**YOUR INSTRUCTIONS**
Quote each line exactly, from the line that contains "From the photo" down to the last line of the listing, and no other lines.

╭─ MATERIAL

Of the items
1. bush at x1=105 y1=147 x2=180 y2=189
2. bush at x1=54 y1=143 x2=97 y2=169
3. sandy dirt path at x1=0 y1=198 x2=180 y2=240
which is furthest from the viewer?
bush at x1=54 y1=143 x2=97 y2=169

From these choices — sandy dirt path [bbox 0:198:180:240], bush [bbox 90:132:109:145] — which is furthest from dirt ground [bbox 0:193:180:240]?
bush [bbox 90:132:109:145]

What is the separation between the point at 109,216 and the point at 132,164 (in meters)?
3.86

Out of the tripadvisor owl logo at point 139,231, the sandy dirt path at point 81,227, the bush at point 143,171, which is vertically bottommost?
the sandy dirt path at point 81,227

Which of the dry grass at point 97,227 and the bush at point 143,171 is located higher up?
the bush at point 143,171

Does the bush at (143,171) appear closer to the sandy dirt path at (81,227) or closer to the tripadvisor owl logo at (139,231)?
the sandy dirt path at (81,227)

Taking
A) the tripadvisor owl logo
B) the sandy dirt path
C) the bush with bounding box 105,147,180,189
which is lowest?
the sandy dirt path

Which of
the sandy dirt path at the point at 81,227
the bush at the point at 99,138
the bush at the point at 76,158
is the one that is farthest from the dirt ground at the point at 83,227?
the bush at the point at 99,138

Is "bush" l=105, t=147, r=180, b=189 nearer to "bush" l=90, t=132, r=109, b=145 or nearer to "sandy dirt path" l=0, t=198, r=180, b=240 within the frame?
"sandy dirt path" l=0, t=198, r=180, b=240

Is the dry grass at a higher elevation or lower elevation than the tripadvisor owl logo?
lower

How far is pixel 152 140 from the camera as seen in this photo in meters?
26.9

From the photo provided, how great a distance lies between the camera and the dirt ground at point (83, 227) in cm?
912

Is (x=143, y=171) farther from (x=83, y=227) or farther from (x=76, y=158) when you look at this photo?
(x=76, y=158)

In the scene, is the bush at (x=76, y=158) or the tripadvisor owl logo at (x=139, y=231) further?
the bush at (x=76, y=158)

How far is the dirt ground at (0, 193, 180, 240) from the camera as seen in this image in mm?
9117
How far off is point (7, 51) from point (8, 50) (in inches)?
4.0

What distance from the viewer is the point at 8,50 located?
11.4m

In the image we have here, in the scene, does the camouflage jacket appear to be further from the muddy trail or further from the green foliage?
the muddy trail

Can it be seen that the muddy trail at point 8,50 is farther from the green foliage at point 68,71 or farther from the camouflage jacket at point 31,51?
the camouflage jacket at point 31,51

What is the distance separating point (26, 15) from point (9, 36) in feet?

╰─

**RESULT**
From the photo provided, how great a distance lies between the camera and the dirt ground at point (83, 227) in cm?
912

Is (x=143, y=171) farther from (x=83, y=227) or farther from (x=76, y=158) when you look at this photo?
(x=76, y=158)

In the scene, is the bush at (x=76, y=158) or the tripadvisor owl logo at (x=139, y=231) further?
the bush at (x=76, y=158)

How far is the dirt ground at (0, 193, 180, 240) from the camera as seen in this image in mm?
9117
How far off is point (7, 51) from point (8, 50) (in inches)?
4.0

What distance from the viewer is the point at 8,50 located?
11.4m

In the image we have here, in the scene, does the camouflage jacket appear to be further from the muddy trail or further from the green foliage?
the muddy trail

Can it be seen that the muddy trail at point 8,50 is farther from the green foliage at point 68,71 or farther from the camouflage jacket at point 31,51?
the camouflage jacket at point 31,51

What is the distance separating point (26, 15) from point (9, 36) in feet?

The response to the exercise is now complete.